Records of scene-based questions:
● ● ● ● ● ● ●

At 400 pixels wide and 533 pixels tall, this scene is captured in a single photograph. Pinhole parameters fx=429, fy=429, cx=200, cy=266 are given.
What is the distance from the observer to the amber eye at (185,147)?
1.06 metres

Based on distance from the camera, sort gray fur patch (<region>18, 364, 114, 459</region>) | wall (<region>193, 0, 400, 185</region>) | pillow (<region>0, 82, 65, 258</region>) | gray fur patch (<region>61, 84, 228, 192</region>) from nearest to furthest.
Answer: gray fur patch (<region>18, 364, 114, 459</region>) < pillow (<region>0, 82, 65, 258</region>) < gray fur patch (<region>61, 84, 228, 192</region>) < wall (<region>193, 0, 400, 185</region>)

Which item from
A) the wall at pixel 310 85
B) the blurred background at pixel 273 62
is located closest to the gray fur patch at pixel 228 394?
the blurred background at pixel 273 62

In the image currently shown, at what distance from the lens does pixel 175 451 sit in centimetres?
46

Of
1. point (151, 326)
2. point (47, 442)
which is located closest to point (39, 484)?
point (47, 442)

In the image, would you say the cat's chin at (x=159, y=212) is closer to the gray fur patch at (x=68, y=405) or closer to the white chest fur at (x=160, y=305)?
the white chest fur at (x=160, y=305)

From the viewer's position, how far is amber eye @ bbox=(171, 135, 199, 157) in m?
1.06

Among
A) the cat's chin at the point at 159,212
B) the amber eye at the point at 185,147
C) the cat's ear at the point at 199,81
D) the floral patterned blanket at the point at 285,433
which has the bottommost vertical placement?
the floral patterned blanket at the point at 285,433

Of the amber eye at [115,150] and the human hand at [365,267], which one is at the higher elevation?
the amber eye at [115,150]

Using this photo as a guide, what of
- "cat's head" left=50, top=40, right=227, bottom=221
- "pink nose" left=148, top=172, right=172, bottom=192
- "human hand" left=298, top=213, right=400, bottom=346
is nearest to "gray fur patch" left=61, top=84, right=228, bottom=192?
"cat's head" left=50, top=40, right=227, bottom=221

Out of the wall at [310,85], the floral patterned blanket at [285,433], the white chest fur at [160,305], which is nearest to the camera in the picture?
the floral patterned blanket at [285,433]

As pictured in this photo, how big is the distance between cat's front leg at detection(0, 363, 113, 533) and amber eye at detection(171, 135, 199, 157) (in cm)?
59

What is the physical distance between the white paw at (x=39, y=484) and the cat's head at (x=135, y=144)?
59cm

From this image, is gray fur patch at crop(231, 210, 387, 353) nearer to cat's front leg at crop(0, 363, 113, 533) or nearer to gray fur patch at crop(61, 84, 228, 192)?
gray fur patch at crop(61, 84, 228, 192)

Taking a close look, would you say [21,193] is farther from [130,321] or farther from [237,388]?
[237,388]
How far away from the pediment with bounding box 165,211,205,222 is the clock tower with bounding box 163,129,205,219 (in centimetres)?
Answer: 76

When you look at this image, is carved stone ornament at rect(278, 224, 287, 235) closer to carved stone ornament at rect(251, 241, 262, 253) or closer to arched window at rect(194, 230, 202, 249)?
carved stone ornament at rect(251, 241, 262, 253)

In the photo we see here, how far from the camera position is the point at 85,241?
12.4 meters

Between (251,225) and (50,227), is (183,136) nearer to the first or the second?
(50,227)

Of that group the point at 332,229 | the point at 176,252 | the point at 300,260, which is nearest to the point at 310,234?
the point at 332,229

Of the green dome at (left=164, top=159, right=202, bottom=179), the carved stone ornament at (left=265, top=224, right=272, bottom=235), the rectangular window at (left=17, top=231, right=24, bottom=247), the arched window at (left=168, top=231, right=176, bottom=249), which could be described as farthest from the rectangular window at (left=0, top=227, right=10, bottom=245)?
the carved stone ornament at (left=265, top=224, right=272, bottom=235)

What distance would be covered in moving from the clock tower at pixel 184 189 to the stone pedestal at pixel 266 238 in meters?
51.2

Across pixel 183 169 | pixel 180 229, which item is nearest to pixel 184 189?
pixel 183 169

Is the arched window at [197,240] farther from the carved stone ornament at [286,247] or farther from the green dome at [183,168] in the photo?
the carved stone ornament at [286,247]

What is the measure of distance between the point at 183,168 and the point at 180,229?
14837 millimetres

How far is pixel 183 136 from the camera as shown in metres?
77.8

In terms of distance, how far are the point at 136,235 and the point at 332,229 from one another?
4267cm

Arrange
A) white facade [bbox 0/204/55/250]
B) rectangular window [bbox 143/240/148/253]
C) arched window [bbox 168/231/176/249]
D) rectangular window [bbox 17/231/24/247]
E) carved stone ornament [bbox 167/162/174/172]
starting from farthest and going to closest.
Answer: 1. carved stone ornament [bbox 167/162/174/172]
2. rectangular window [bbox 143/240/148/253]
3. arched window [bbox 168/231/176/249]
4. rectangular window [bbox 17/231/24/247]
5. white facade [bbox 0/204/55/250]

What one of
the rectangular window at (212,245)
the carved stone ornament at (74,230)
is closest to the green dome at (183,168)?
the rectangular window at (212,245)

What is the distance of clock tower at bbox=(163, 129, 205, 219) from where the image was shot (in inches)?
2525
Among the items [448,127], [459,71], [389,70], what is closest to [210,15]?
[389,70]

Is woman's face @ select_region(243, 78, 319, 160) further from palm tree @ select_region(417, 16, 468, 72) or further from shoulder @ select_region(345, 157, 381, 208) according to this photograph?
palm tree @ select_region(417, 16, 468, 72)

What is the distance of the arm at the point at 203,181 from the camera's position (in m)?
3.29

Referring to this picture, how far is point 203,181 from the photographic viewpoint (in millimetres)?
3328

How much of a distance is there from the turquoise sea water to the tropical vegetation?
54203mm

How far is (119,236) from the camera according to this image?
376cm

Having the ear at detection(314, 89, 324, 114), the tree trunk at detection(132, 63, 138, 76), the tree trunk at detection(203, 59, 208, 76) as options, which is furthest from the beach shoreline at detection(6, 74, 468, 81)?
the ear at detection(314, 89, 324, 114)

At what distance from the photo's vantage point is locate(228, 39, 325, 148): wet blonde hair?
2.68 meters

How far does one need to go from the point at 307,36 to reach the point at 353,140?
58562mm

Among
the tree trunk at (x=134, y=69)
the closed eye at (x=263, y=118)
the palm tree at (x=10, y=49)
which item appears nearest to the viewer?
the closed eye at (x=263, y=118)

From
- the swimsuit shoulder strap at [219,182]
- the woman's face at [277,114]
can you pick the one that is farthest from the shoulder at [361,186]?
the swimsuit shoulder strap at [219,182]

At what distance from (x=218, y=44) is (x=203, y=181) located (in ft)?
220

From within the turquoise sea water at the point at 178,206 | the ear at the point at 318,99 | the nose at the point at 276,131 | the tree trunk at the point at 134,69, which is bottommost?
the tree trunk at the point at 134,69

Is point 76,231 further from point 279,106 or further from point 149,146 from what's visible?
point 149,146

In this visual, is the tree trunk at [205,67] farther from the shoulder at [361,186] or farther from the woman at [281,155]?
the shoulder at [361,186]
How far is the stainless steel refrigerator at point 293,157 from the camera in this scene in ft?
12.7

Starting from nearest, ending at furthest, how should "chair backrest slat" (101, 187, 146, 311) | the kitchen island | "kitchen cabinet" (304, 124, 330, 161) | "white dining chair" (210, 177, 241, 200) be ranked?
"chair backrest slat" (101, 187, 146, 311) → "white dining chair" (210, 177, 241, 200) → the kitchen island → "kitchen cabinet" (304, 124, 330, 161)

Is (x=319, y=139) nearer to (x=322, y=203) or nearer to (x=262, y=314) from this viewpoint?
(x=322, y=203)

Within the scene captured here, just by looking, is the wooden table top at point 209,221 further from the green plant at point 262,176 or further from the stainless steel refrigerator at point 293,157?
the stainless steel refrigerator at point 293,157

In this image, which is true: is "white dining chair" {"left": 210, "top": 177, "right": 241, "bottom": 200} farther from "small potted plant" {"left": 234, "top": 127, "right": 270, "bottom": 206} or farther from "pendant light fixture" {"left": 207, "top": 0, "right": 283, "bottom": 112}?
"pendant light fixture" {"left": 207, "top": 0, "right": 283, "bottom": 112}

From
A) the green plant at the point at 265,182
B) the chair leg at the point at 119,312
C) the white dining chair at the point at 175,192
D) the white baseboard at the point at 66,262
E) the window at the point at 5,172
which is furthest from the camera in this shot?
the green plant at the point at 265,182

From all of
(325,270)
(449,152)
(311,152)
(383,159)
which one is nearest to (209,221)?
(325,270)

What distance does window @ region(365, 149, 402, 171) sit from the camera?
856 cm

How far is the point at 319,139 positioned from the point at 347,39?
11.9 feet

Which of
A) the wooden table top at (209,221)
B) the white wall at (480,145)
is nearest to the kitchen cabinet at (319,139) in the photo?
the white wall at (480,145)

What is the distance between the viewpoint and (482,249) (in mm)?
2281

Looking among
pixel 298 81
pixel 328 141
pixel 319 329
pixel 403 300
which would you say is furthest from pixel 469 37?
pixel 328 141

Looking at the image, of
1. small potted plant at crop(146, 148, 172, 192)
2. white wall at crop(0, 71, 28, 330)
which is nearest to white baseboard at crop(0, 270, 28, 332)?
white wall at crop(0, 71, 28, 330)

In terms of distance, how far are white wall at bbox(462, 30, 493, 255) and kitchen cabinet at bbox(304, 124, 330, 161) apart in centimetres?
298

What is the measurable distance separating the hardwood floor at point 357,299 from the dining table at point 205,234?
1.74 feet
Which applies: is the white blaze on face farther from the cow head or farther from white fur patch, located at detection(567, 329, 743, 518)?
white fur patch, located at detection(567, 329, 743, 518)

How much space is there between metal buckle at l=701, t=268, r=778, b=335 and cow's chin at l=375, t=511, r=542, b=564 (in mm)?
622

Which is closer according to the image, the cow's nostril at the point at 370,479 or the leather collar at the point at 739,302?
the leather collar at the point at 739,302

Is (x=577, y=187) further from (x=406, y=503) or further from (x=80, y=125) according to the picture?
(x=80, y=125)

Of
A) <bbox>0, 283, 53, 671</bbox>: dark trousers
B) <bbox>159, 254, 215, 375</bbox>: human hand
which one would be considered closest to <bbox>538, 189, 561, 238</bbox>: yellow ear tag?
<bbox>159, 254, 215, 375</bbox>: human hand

● ● ● ● ● ● ●

* **WRITTEN TASK**
Reproduce every line from the one containing "How much space" down to the end of the lines, keeping both ends.

* **WRITTEN ANSWER**
How much space is there between metal buckle at l=701, t=268, r=778, b=335 and cow's chin at l=375, t=511, r=542, b=564 (in mm)?
622

Which is closer according to the image, the cow's nostril at the point at 370,479 or the leather collar at the point at 739,302?
the leather collar at the point at 739,302

Is (x=577, y=187) further from (x=406, y=503) or further from (x=80, y=125) according to the picture?
(x=80, y=125)

Of
A) <bbox>0, 283, 53, 671</bbox>: dark trousers
B) <bbox>159, 254, 215, 375</bbox>: human hand
which one would be considered closest to <bbox>538, 189, 561, 238</bbox>: yellow ear tag?
<bbox>159, 254, 215, 375</bbox>: human hand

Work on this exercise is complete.